The second thing that we need to remember is that this work will change us, even perhaps radicalize us. Following their experience of war, and social and political upheaval, Florence Nightingale and Mother Hannah did not retire to nice quiet lives. They returned home with a passion to change things. Like my grandmother, they spent the rest of their lives addressing the burning issues of their day. This work will change us, even radicalize us. We will not be able simply to return to doing things the way they have always been done. If we do, we will lose an opportunity to meet the Risen Christ who travels ahead of us, and not behind us. As Father Benson reminds us, [a] religious must be essentially a [person] of great hope. [Their] whole life is one of hope. [They are] ever living in the future. Though things should be realized around [them] beyond all conception, yet [they dare] not pause to think upon them; [they are] still looking out. Though things be dark and threatening, [they dare] not draw backward. [They] must still be looking on.

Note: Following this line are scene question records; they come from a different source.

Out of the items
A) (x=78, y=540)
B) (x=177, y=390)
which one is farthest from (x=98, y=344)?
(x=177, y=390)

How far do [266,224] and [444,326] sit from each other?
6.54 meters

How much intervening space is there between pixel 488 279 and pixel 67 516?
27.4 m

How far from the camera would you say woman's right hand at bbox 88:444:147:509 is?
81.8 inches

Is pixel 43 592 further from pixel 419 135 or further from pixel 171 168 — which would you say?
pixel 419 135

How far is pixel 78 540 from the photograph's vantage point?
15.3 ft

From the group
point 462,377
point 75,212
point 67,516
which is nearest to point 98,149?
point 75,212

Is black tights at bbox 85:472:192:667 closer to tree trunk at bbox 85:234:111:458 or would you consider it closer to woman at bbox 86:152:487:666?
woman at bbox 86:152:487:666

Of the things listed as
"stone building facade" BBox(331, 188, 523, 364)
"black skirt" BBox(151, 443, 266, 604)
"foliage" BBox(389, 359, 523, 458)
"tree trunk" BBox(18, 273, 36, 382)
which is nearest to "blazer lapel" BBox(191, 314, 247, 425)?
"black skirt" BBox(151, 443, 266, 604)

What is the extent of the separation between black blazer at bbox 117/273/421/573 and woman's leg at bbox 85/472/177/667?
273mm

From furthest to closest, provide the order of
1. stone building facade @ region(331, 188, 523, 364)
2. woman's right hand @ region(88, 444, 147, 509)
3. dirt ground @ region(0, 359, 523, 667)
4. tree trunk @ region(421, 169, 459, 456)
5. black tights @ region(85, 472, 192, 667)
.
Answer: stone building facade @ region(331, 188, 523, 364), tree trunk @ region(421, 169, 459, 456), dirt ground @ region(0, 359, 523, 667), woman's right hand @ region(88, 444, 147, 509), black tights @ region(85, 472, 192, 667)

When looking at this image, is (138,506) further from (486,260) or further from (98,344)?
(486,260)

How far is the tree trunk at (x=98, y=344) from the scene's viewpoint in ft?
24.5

Lastly, we must continue to be people of prayer and intercession. The Martyrs of Memphis were able to give their lives, not because they were heroic, although they were, but because they were faithful to their life of prayer.
Writing in the middle of the yellow fever epidemic in 1878, Sister Constance said this: One comfort we have that we never had before, and perhaps could never under other circumstances – the Reservation [of the Blessed Sacrament] – always in the Church. It is not often possible to go it, but we have the key, and it does not take long to run through the little gallery leading from the Community Room. That, and the daily Celebration, do make such a difference in our life here!
Whatever it is that we are to do, and whatever monastic hospitality after COVID is to look like, it needs to be firmly rooted in our life of prayer, as individuals, and as communities, or else, I would argue, there is no purpose in it.
So, what will monastic hospitality look life after COVID? It will I think be shaped by, and need to respond to grief, loss, trauma, and dislocation. It will have the power to change, convert, radicalize, and challenge us in ways we cannot even now begin to imagine. It will need to be rooted in hope and prayer. And in it all, we will meet the Risen Christ who says to us, Peace.